• _Ausgewählter Auszug_
• • • • •
Predigt im Kantatengottesdienst an Epiphanias in St. Marien (2.Korinther 4,3-6)

Wolfgang Huber

Gnade sei mit euch und Friede von dem, der da ist und der da war und der da kommt. Amen.

Weihnachtsüberraschungen können unterschiedlicher Art sind. Frühere Studenten der Chemie bekommen noch heute leuchtende Augen, wenn sie von der Weihnachtsvorlesung ihres Professors erzählen. Keine Rede kann davon sein, dass Chemiker humor- oder gefühlslose Zeitgenossen wären. Groß ist vielmehr die Überraschung, mit der manche Professoren dieses Fachbereichs ihre Studierenden in die Weihnachtsferien verabschieden. Selbst Jahrzehnte nach dem Studium erzählen mit den Jahren älter gewordene Familienväter oder inzwischen selbst in Forschung und Lehre tätige Frauen davon.
• • • • •
• _Erfasste Daten_
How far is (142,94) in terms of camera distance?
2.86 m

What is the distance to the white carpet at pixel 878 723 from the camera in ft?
• • • • •
• _Aufgabenbeschreibung_
Gib aus der Epiphaniaspredigt den Abschnitt von „Wolfgang Huber“ bis „tätige Frauen davon.“ wortgetreu wieder.

• _Antwort folgt_
Wolfgang Huber

Gnade sei mit euch und Friede von dem, der da ist und der da war und der da kommt. Amen.

Weihnachtsüberraschungen können unterschiedlicher Art sind. Frühere Studenten der Chemie bekommen noch heute leuchtende Augen, wenn sie von der Weihnachtsvorlesung ihres Professors erzählen. Keine Rede kann davon sein, dass Chemiker humor- oder gefühlslose Zeitgenossen wären. Groß ist vielmehr die Überraschung, mit der manche Professoren dieses Fachbereichs ihre Studierenden in die Weihnachtsferien verabschieden. Selbst Jahrzehnte nach dem Studium erzählen mit den Jahren älter gewordene Familienväter oder inzwischen selbst in Forschung und Lehre tätige Frauen davon.